In epithelial sheet, cells are tightly packed and connect the neighboring cells through cell

junctions. These cells interact mechanically and migrate collectively by exerting tensile forces

between cells and on extracellular matrix [1]. However, it is little known how the cell stiffness is

regulated through the cell-cell mechanical interactions. In this study, we investigate the spatial

distribution of the elastic modulus of epithelial Mardin-Darby canine kidney (MDCK) cell sheet

in a large region by atomic force microscopy (AFM). MDCK cell sheet sample is prepared

confluent condition. The AFM force curve measurements were used to map the spatial

distribution of MDCK cells.

We observed that the elastic modulus of MDCK cell sheet exhibits a characteristic spatial

correlation length that is much longer than the distance between neighboring cells.

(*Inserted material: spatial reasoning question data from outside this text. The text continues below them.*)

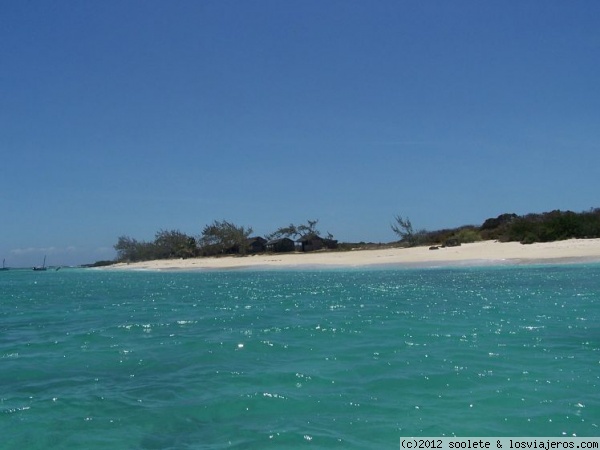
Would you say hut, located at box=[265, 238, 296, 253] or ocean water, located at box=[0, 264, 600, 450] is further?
hut, located at box=[265, 238, 296, 253]

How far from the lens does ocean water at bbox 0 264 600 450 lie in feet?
17.6

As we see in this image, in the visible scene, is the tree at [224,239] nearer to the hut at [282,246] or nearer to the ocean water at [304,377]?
the hut at [282,246]

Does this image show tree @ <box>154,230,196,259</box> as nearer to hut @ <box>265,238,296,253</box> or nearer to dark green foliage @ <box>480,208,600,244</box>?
hut @ <box>265,238,296,253</box>

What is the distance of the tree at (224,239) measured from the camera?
2749 inches

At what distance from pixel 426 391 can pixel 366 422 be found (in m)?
1.15

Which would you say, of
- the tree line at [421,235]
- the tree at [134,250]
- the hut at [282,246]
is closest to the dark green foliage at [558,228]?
the tree line at [421,235]

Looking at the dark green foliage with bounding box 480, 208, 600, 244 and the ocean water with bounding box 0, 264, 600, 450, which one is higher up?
→ the dark green foliage with bounding box 480, 208, 600, 244

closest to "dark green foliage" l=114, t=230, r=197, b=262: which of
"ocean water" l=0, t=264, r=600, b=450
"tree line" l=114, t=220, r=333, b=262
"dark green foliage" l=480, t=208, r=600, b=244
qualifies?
"tree line" l=114, t=220, r=333, b=262

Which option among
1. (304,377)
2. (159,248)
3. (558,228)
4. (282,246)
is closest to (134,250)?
(159,248)

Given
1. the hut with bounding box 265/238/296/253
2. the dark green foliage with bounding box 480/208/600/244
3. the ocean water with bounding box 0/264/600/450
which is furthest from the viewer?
the hut with bounding box 265/238/296/253

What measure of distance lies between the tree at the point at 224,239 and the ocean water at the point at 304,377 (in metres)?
55.5

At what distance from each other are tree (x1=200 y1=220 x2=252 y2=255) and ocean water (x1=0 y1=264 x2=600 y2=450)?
55.5 metres

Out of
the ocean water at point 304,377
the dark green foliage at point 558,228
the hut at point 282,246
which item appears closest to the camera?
the ocean water at point 304,377

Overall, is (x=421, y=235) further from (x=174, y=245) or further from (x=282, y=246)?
(x=174, y=245)
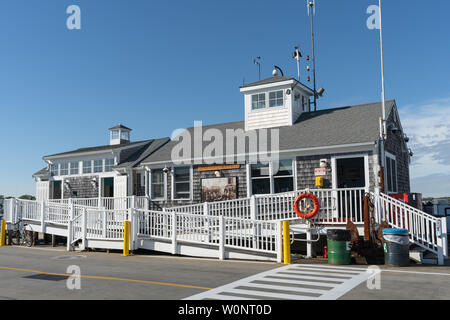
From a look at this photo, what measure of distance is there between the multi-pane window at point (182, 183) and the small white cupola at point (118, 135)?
29.4 feet

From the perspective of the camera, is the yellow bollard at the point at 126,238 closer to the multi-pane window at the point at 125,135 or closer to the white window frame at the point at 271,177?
the white window frame at the point at 271,177

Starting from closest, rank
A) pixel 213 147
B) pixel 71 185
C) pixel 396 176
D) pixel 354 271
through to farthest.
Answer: pixel 354 271, pixel 396 176, pixel 213 147, pixel 71 185

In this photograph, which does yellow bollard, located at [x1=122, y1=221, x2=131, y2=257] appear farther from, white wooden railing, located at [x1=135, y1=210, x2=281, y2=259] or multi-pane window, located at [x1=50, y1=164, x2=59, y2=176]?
multi-pane window, located at [x1=50, y1=164, x2=59, y2=176]

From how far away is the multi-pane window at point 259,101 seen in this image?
728 inches

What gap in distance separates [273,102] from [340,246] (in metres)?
9.18

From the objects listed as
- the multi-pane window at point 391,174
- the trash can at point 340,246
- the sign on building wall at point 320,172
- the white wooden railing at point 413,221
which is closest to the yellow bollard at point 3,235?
the sign on building wall at point 320,172

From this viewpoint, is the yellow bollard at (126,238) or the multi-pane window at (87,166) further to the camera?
the multi-pane window at (87,166)

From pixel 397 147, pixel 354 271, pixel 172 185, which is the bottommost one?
pixel 354 271

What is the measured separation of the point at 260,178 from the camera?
15766 millimetres

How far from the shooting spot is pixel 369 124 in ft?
49.2

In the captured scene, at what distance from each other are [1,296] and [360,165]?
1205 cm
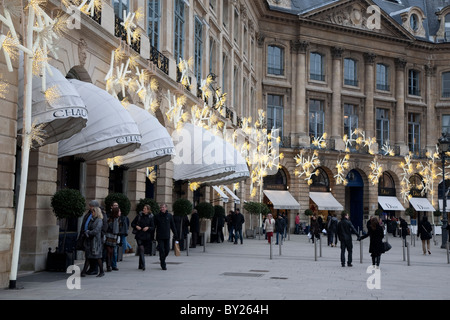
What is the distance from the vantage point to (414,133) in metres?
60.5

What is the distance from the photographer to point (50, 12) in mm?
16062

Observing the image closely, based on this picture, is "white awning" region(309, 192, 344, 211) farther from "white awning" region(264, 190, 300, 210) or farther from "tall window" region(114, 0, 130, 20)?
"tall window" region(114, 0, 130, 20)

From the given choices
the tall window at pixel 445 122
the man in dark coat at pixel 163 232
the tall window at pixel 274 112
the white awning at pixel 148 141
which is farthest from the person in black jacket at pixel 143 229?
the tall window at pixel 445 122

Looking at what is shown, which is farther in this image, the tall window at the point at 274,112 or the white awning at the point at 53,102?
the tall window at the point at 274,112

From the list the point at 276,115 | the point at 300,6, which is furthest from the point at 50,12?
the point at 300,6

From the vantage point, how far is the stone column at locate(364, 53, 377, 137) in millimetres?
56938

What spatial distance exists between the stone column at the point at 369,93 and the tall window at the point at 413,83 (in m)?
5.43

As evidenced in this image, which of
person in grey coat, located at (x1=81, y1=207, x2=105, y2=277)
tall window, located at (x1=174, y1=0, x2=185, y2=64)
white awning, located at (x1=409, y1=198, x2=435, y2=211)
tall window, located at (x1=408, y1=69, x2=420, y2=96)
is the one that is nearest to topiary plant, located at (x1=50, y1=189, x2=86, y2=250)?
person in grey coat, located at (x1=81, y1=207, x2=105, y2=277)

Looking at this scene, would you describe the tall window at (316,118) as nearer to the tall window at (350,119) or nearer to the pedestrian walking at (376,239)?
the tall window at (350,119)

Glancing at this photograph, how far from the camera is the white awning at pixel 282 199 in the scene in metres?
51.0

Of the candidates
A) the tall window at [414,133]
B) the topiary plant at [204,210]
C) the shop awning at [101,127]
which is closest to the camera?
the shop awning at [101,127]

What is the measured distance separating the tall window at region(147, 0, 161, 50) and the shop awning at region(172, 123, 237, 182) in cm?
383
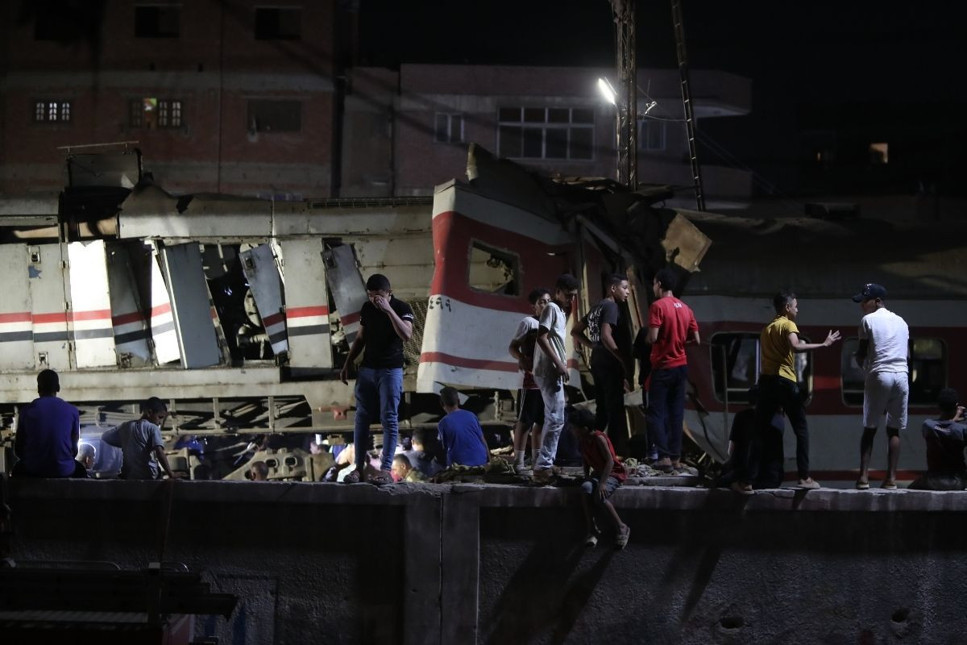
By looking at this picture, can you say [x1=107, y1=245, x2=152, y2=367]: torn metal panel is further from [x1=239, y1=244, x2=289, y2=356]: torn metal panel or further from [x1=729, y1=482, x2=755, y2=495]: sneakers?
[x1=729, y1=482, x2=755, y2=495]: sneakers

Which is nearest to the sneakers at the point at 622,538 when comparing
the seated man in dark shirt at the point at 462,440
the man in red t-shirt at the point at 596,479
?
the man in red t-shirt at the point at 596,479

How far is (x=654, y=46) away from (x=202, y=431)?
29.6 meters

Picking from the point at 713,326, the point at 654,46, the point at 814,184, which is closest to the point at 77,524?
the point at 713,326

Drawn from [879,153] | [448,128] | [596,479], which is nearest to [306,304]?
[596,479]

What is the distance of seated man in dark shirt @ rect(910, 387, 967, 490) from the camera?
10688 mm

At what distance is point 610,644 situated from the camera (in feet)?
31.9

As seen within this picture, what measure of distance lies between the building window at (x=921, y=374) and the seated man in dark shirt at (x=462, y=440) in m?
5.78

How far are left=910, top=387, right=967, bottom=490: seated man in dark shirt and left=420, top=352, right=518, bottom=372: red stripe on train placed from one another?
15.1 ft

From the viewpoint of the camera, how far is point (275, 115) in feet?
124

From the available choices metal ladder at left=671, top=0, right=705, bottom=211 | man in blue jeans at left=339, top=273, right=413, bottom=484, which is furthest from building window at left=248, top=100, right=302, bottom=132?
man in blue jeans at left=339, top=273, right=413, bottom=484

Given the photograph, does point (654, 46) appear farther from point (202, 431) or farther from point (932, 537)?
point (932, 537)

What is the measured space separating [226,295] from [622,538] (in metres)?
7.58

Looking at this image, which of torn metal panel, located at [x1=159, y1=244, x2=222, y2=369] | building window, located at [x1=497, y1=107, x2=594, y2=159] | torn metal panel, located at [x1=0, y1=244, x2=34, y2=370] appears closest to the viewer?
torn metal panel, located at [x1=159, y1=244, x2=222, y2=369]

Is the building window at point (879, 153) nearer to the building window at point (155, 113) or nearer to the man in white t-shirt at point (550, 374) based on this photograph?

This means

that the elastic modulus of cell increases as the surrounding cells are stiffer whereas the elastic

modulus decreases as the surrounding cells are softer. The magnitude of the elastic modulus was

drastically reduced as actin filaments were depolymerized, and the spatial correlation of the cell

elastic modulus was disappeared by disrupting actin filaments. Moreover, the reduction of the

spatial correlation length was clearly observed as E-cadherin-dependent cell-cell adhesion was

inhibited by EGTA. Interestingly, the spatial correlation length of the MDCK cells was

recovered to that in the control condition as E-cadherin junctions between cells were again

stabilized by washing out EGTA. The results suggest that the elastic modulus of epithelial cell

sheet sensitively changes depending on the elastic modulus of the surrounding cells and the

regulation of the cell elastic modulus is directly driven through the cell junctions.

[1] E, Bazallieres., et al., Nature cell boil 17, 409-420 (2015).